9 ways to draw readers in, move them to act
“On average,” said ad man David Ogilvy, “five times as many people read your headline as the body copy. By the time you’ve written your headline, you’ve spent 80 cents of your dollar.”
Call it the 80/20 test: Your headline gets 80% of your audience members’ attention; the rest of your message the other 20%.
So how can you get 80% of the ROI on your message from your headline? Here are nine ways:
1. Think Like a Reader.
I once worked with a client on an article about customer service. The head:
Be A Customer Champion. Be Elite
About 250 words in — in an oh-by-the-way aside — the article mentioned that winners would get an all-expenses-paid trip to Vegas.
Here’s a winning marketing strategy: Giving away a trip to Vegas, a drone or an Apple watch? Mention that in the headline.
Here’s the rewrite:
Win a trip for two to Las Vegas
ABC customer service program honors XYZ
2. Call out to readers.
“If you want mothers to read … display ‘Mothers’ in your headline,” advised advertising guru David Ogilvy.
So call out to readers. Write headlines that start with IT managers, Business owners or Nurses, for example. I love this one, from Workers Compensation Board-Alberta:
Case managers: There’s an app for that!
Injured workers can now get claims updates on their phones
3. Use this headline formula.
Want to boost click through rates, engagement and sales? Here’s a simple formula to try for writing a great headline:
Write about your greatest benefit for your reader’s greatest need.
For communicators, that might be:
Sail through the approval process and go home early.
For semiconductor engineers, that might be:
Move from concept to simulation to prototype with a few keystrokes.
For gamers, that might be:
Level up your character to 85.

* **Data shown**:
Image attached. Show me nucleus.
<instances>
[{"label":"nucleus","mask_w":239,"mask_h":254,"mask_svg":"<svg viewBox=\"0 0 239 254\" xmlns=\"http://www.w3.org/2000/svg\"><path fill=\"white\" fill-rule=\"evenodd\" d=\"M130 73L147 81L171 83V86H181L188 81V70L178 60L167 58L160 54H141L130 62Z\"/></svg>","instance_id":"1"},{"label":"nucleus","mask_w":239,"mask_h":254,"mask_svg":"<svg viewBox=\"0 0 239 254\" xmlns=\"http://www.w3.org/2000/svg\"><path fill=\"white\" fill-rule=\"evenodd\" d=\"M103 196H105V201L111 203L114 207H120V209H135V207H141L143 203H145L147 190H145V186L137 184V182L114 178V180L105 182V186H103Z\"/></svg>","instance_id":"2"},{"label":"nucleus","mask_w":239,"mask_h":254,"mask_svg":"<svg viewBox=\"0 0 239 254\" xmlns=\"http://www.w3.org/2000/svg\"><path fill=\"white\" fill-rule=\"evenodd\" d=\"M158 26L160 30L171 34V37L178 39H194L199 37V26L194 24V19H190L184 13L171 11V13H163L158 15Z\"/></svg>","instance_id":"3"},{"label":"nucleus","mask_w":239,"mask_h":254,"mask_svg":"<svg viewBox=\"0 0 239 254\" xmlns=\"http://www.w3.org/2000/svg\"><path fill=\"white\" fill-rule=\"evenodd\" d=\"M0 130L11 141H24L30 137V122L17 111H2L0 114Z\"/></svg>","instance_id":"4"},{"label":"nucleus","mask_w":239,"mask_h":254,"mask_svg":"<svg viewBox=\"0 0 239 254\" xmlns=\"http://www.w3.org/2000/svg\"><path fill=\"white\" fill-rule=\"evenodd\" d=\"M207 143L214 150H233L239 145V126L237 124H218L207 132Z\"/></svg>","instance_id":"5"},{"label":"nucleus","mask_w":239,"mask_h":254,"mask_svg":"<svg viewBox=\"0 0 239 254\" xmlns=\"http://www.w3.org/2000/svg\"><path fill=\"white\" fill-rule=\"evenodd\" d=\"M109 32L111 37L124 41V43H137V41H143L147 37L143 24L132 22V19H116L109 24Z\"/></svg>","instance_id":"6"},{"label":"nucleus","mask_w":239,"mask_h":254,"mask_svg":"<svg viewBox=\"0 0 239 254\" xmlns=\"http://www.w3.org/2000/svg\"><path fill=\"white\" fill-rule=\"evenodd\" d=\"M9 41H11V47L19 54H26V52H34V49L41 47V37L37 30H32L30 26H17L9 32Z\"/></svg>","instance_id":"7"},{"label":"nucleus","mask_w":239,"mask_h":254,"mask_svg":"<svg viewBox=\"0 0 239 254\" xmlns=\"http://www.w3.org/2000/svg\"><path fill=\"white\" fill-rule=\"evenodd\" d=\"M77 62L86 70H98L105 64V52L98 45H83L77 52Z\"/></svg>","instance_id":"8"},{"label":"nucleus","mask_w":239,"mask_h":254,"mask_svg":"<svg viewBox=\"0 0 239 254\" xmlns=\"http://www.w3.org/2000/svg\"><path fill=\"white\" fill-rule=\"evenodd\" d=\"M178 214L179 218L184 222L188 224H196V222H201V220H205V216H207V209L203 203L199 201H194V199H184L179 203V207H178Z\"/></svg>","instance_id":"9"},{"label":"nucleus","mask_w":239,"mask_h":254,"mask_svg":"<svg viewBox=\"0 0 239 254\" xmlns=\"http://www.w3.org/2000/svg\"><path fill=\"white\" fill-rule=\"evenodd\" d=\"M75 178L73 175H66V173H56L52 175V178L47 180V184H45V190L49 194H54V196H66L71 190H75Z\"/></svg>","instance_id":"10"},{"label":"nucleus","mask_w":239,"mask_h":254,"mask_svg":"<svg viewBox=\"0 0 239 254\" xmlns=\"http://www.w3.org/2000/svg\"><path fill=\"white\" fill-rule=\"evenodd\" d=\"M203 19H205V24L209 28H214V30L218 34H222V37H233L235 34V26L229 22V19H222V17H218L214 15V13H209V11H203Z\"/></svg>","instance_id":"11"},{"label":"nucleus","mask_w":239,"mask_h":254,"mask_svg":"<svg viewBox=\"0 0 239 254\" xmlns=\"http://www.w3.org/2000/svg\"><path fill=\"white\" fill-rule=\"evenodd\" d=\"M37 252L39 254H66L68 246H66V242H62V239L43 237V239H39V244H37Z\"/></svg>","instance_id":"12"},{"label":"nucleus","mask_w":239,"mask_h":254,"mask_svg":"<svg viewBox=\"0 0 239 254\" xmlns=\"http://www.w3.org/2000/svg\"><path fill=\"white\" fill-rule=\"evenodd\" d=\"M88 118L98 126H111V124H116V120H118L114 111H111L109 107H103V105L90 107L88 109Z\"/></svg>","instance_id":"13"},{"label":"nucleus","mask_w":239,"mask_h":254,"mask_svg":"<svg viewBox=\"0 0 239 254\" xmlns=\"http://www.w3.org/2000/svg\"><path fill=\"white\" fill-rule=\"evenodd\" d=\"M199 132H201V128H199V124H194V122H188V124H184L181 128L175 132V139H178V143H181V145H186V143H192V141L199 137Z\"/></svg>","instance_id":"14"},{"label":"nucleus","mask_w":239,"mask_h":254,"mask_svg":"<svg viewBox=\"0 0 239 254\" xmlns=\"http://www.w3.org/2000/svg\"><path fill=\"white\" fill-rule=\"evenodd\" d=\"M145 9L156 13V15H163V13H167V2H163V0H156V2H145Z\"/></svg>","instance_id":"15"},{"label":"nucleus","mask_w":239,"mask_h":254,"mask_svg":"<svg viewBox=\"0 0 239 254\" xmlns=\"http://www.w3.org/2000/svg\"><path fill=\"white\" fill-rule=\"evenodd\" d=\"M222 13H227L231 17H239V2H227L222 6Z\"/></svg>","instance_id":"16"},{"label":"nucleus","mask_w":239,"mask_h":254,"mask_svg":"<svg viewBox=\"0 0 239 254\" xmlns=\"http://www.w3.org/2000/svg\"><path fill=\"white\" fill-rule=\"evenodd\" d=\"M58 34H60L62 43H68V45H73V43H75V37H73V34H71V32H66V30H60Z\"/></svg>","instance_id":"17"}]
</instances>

* **Challenge**: Carry on the article about writing strong headlines, starting after its last line.

* **Response to the task**:
4. Focus on benefits, not features.
“Would you rather read a letter labeled ‘Dues Notice’?” asks Jeffrey Gitomer, principal of BuyGitomer Inc. Or one with the headline, “Build your business and boost your bottom line next year”?
Your conference isn’t a benefit. Your product isn’t a benefit. Neither are your services, programs or ideas.
What those things will do for the reader is the benefit.
Instead of:
Women’s Health Conference
Make it:
Revitalize your sexuality and justify your chocolate obsession
Instead of:
XYZ Company announces new disability insurance
Make it:
Get back to work faster with ITT Hartford’s new Ability Assurance
Instead of:
XYZ Company announces new product
Make it:
Grow bigger, lusher plants — and never have to water again — with XYZ’s SuperPlantGro
“It’s not about what you do,” writes Alan Weiss, consultant and principal of Summit Consulting. “It’s about what I can do after you’re done.”
Readers love benefits, because they focus on readers’ favorite topic: themselves. So don’t be afraid to layer on the benefits. Recreational Products Insurance published a brochure for agents with this head and deck:
Rev Up Your Sales
Launch more business with more products
Subheads continued to ladle on the benefits:
Crank up volume
Drive in profits
Collect a bonus
5. Use power words.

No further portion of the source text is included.